- _Source extract_:
<<<<
Missions

In the current societal context facing high energy prices and resource shortages together with high pollution, catalysis using sunlight as energy source is a promising way to develop innovative sustainable processes for industrial implementations as proven by different approaches described in the literature. PLASMOCAT focuses on visible-light mediated dehydrogenation processes under oxidant-free conditions, from low to high challenging substrates (alcohols – amines – alkanes), to provide both feedstock (carbonyl derivatives, imines, nitriles, alkenes) and molecular hydrogen, a carbon-neutral fuel. Also, PLASMOCAT foresees to couple the dehydrogenation of alcohols to the decarbonylation of aldehydes as a tandem process, with the aim of obtaining alkanes, including long carbon chain hydrocarbons.
Although photocatalytic dehydrogenation of alcohols has been achieved with nanoparticles (NPs) of Pt, Au or Ag on TiO2, the employment of zero-valent NPs of 3d transition metals is almost unexplored. Therefore, composite materials combining photo-activation sites and catalytically active sites will be studied. In particular, the synthesis of original plasmonic NPs of Cu and Co immobilized on different semiconductors, metallic and non-metallic ones, will be developed. Understanding the mechanisms of photocatalyzed dehydrogenation will be crucial for the design of catalytic systems with improved activity and selectivity. Accordingly, operando techniques (React-IR, UV-Vis, advanced X-ray techniques) will be used to determine the kinetic reaction profiles and elucidate the interactions between the metallic NPs and the support.

Activities

-Synthesis of plasmonic metal nanoparticles immobilized on semiconductor supports
-Full characterization of nanomaterials (MET, MEB, XPS, UV-Vis, X-ray fluorescence, ICP, BET...)
-Catalytic reactivity under light irradiation: dehydrogenation processes
-Mechanistic studies

Skills

• Doctor in Chemistry, with a strong background on (nano)catalysis and synthesis of catalytic materials, including material characterization techniques; knowledge on organometallic chemistry, organic synthesis and/or photo-chemical processes will be appreciated.
• Good knowledge of English, oral and written
• Knowledge of French
• Good scientific communication skills
• Sense of thoroughness and organization; reactivity and autonomy; writing skills and capacity of synthesis.
>>>>
- _Record excerpts_:
<<<<
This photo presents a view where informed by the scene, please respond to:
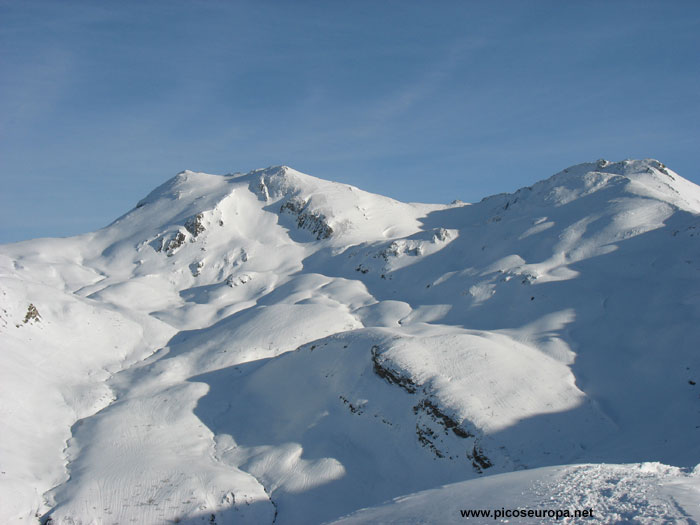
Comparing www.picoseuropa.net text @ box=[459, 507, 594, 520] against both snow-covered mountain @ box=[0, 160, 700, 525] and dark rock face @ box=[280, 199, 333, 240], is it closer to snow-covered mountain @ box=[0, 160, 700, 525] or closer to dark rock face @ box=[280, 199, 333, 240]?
snow-covered mountain @ box=[0, 160, 700, 525]

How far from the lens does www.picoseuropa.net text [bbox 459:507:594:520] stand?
1406 centimetres

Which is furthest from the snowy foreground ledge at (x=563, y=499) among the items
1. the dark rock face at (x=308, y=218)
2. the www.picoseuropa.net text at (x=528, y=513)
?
the dark rock face at (x=308, y=218)

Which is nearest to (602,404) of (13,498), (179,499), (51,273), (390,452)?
(390,452)

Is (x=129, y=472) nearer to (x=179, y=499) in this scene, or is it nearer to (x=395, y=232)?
(x=179, y=499)

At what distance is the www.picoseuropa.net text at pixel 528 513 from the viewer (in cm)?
1406

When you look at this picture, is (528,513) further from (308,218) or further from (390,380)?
(308,218)

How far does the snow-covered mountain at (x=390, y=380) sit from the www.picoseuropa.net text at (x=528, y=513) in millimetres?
330

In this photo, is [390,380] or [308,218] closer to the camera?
[390,380]

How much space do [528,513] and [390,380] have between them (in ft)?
73.6

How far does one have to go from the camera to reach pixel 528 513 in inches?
563

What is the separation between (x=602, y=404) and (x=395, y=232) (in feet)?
175

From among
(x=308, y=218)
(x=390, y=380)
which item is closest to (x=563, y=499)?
(x=390, y=380)

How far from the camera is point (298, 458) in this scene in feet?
111

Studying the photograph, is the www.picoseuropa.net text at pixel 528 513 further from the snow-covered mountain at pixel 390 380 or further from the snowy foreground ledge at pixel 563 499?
the snow-covered mountain at pixel 390 380
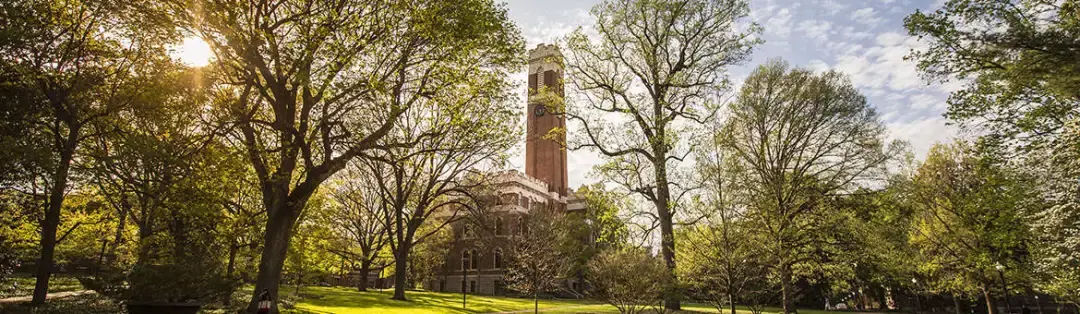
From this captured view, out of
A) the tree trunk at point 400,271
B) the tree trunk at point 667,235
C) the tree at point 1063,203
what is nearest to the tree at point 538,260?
the tree trunk at point 667,235

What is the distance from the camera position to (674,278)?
19.5 m

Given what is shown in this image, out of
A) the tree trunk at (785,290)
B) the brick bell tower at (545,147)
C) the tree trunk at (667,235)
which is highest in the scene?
the brick bell tower at (545,147)

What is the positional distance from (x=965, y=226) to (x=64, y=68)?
122 ft

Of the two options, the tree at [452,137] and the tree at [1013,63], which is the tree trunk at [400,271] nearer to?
the tree at [452,137]

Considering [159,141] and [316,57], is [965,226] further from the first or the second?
[159,141]

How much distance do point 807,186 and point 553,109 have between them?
12.0 metres

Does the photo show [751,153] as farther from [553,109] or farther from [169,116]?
[169,116]

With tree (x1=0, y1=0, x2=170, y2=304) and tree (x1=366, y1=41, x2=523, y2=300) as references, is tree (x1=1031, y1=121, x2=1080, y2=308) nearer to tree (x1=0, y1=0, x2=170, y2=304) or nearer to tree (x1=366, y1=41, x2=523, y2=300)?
tree (x1=366, y1=41, x2=523, y2=300)

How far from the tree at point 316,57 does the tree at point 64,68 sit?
7.15 feet

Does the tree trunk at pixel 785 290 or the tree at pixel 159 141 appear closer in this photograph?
the tree at pixel 159 141

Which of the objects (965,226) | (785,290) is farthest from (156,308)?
(965,226)

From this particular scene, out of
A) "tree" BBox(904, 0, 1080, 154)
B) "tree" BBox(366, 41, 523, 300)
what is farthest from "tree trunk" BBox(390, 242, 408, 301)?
"tree" BBox(904, 0, 1080, 154)

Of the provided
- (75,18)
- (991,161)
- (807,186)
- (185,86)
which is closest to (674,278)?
(807,186)

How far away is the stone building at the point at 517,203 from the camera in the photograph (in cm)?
4941
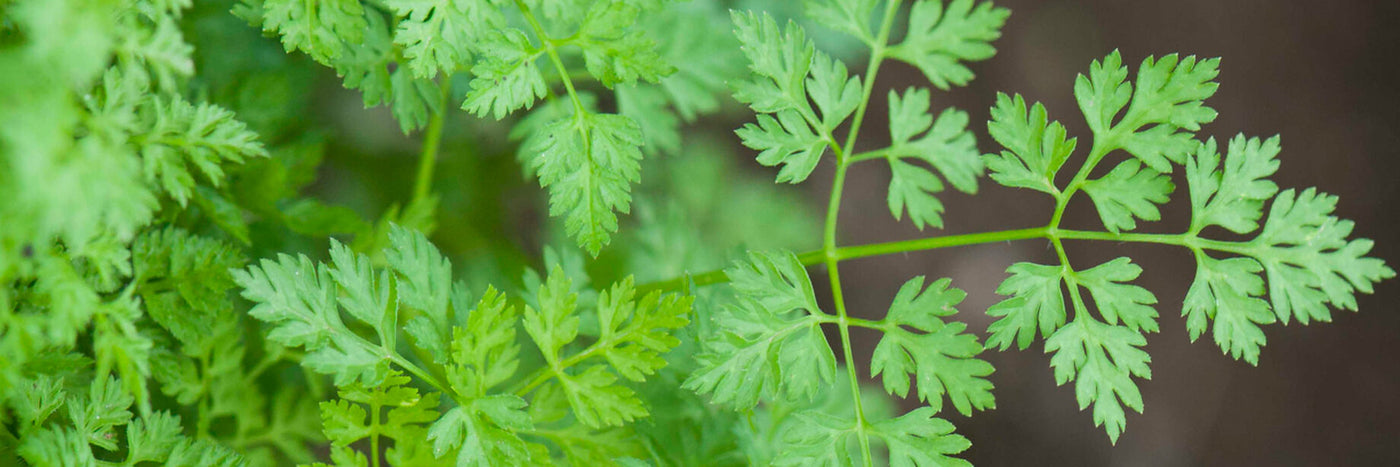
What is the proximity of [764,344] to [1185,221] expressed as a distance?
160 centimetres

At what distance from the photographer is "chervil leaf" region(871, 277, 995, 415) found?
1.20 m

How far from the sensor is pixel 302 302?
1.16 m

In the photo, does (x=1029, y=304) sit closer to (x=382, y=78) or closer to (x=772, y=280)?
(x=772, y=280)

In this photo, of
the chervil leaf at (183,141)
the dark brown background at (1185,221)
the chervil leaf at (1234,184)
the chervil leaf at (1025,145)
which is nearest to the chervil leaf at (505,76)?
the chervil leaf at (183,141)

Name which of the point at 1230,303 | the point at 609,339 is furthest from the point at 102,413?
the point at 1230,303

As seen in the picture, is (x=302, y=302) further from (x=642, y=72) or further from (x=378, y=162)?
(x=378, y=162)

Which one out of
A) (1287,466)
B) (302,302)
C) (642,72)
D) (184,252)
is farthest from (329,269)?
(1287,466)

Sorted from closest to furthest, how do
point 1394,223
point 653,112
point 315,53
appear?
point 315,53, point 653,112, point 1394,223

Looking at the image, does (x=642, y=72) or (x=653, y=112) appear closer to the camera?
(x=642, y=72)

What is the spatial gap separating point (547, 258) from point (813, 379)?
1.44 ft

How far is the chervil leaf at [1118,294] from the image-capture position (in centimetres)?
121

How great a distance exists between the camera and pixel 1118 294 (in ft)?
4.01

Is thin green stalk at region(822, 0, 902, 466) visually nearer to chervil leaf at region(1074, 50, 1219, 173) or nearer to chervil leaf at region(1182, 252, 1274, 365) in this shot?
chervil leaf at region(1074, 50, 1219, 173)

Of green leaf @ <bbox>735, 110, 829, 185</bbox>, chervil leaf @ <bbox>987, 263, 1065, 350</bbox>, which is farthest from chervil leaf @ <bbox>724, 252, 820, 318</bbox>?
chervil leaf @ <bbox>987, 263, 1065, 350</bbox>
>>>>
- _Problems to work on_:
1. Decide whether each statement agrees with the PLASMOCAT text, answering yes or no and quoting the exact words from the PLASMOCAT text that settle it: (a) the dehydrogenation processes are carried out under oxidant-free conditions; (b) zero-valent nanoparticles of 3d transition metals have been widely used for photocatalytic dehydrogenation of alcohols; (c) plasmonic nanoparticles of Cu and Co will be immobilized on semiconductors.
2. Pick up the PLASMOCAT text at its final line and carry it further.
The records were drawn from a separate source.

- _Answers given_:
1.
(a) Yes: "visible-light mediated dehydrogenation processes under oxidant-free conditions"
(b) No: "the employment of zero-valent NPs of 3d transition metals is almost unexplored"
(c) Yes: "the synthesis of original plasmonic NPs of Cu and Co immobilized on different semiconductors"

2.
Work Context

The LHFA (www.lhfa.fr) is a joint laboratory of the National Center for Scientific Research and the University Toulouse 3 - Paul Sabatier (UMR 5069) in Toulouse (France), constituted by 5 research teams (16 researchers and professors, 9 technical engineers and administrative staff; ca. 40 doctoral students, post-docs and master students per year). Research activities focus on molecular chemistry of p-block elements of, with transversal actions in the fields of organometallic chemistry, metallic nanoparticles, catalysis and polymers, including mechanistic studies. The SYMAC research team, led by M. Gómez works on the design of metal-based (nano)catalysts for innovative processes, is interested in the application of catalytic materials in synthesis, involving a wide range of transformations, in particular one-pot multi-step processes (sequential/tandem processes). In the last years, we have developed sustainable catalytic processes based on the immobilization of catalytic phases both in liquid media (ionic liquids, glycerol) as well as original functionalized supports serving as stabilizing agents of the metal nanoparticles and facilitating catalyst recycling. Understanding the observed reactivity is at the heart of our research, leading us to in-depth mechanistic studies through reaction monitoring using different techniques (ReactIR, NMR, EPR, SAXS).
The LHFA offers a very dynamic and international framework (ca. 40% of foreign students), with cutting-edge research. The different teams have (inter)national collaborations, both academic and with industrial partners. The LHFA takes part in the organization of (inter)national conferences as well as Summer Schools, and it is involved in various dissemination activities.
PLASMOCAT provides an excellent frame to train young researchers in innovative and sustainable nanocatalytic processes, leading to the synthesis of added value products, including the production of hydrogen. This project will be developed in the frame of a collaborative project funded by the ANR, constituted of two partners, LHFA in Toulouse responsible of the experimental work and ITODYS in Paris, in charge of the theoretical studies, with the aim of understanding the plasmonic behavior of metallic NPs and the electronic transfer phenomena.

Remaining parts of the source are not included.